About Trans_Fusion Crew (Supporting Our Youth)
The Trans_Fusion Crew is a project of Supporting Our Youth (SOY), an exciting, dynamic community development project designed to improve the lives of lesbian, gay, bisexual, transsexual and transgendered youth in
Toronto through the active involvement of youth and adult communities. SOY works to create healthy arts, culture and recreational spaces for young people; to provide supportive housing and employment opportunities; and to increase youth access to adult mentoring and support. The Trans-Fusion Crew is currently working on Handy Trans- a series of skill building workshops on things like carpentry, clothing repair, cooking, and more.

About Sue Ruddick
Sue Ruddick is something of an interdisciplinary scholar. Her initial training was in architecture, followed by a Master’s in Geography and a PhD in Planning. She has practiced as a planner in Montreal (coop housing) and Los Angeles (homelessness) and now teaches in the Department of Geography and Planning at the University of Toronto. She is fascinated by questions of space, power and political subjectivity, and has written on these questions as they relate to young people, their marginalization and struggles, most recently in a series of articles in Public Culture and Gender, Place and Culture.

About A Potential Toronto
A Potential Toronto is an event series and exhibition spotlighting alternative economies, minor spaces, and organizing strategies. It is a preliminary step in a longer-term counter-cartography project which would render currents of radical energy visible, audible, and tactile.

Tuesday, October 9, 2007

HOUSING RIGHTS, SAFE SPACES, CREATIVE ACTIONS

A Talk and Film Screening with Women Against Poverty Collective

Part of A Potential Toronto
Initiated by Toronto School of Creativity & Inquiry (TSCI)
More info: www.tsci.ca | tscinquiry@gmail.com

Thurs. 11 Oct. 2007
7:30 pm – 9:30 pm

Toronto Free Gallery
660 Queen Street East (w. of Broadview)

The Women Against Poverty Collective believes that in order for housing to be sustainable, it must be safe, and in order for housing to be safe, it must be controlled by women and for women.

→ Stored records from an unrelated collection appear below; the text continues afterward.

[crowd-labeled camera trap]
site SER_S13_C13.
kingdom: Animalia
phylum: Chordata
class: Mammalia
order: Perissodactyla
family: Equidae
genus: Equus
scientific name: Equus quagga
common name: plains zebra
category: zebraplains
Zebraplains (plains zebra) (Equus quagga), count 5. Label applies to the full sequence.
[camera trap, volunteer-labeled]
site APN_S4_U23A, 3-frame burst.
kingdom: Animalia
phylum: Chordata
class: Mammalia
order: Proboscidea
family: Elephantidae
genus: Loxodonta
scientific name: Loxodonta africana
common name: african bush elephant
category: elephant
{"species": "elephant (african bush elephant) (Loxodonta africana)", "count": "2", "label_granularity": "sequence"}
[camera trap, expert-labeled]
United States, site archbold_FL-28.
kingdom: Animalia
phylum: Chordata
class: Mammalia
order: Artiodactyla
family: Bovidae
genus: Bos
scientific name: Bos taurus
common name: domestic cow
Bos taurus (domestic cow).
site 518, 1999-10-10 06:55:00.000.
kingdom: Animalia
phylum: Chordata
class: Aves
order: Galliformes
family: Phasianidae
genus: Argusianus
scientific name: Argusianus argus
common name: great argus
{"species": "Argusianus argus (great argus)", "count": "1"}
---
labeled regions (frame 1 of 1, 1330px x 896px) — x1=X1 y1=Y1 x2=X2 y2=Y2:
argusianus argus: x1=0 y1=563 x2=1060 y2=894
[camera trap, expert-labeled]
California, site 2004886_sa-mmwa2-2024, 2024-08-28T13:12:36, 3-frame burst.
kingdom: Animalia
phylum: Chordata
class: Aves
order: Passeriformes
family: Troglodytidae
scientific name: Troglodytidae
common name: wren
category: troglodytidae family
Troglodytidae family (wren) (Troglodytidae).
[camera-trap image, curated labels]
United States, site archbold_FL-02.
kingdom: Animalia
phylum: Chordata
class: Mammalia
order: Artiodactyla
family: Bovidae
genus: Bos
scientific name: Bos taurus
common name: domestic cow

Exposing the connections between poverty, violence and homelessness in women's lives, Shiri Pasternak talks with Jennifer Plyler (WAPC) about their ongoing campaign to create safe, controlled housing for women at risk in Toronto.

Film Screening: 'Women's Housing Takeover' (2007)
The film documents WAPC's 3 Jun. 2007 takeover of an abandoned house in downtown Toronto.

**There will also be an opportunity to make a donation to WAPC.


About Women Against Poverty Collective
WAPC aims to win housing for survivors of violence. WAPC complements their squats and occupations with art in order to be visible/interactive/noisy and gain media attention. Such creative actions include song, clothes-line installations, street theater and interpretive dance. Most recently, WAPC conducted a stencil workshop as part of a new graffiti campaign to identify and draw attention to abandoned buildings in the city that could become housing for women who have experienced violence.

About A Potential Toronto
A Potential Toronto is an event series and exhibition spotlighting alternative economies, minor spaces, and organizing strategies. It is a preliminary step in a longer-term counter-cartography project which would render currents of radical energy visible, audible, and tactile.